WRITTEN TASK. Reproduce the following listing word for word, omitting the pictures from your answer.

INPUT RECORDS.
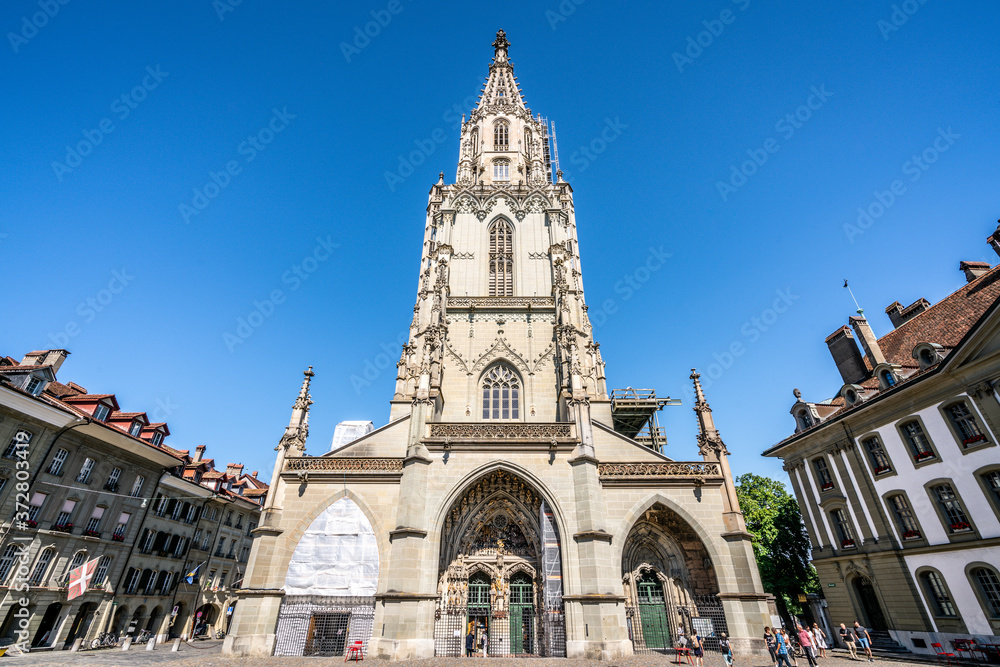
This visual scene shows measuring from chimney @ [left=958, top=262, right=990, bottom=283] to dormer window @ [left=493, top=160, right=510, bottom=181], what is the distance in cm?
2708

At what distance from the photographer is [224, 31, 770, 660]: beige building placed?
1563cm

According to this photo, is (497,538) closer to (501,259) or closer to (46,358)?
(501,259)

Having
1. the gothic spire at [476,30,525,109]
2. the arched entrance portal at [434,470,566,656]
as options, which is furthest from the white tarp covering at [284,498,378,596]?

SOLVED PROBLEM.
This visual scene shows measuring from chimney @ [left=958, top=262, right=990, bottom=283] to dormer window @ [left=493, top=160, right=510, bottom=181], what is the distance in cm?
2708

At what distance from the photographer is [224, 31, 770, 660]: beige building placed?
1563cm

According to this photo, is (497,538) closer to (501,259) or closer to (46,358)?
(501,259)

Having
1. the gothic spire at [476,30,525,109]
2. the arched entrance portal at [434,470,566,656]
as options, which is furthest from the white tarp covering at [284,498,378,596]?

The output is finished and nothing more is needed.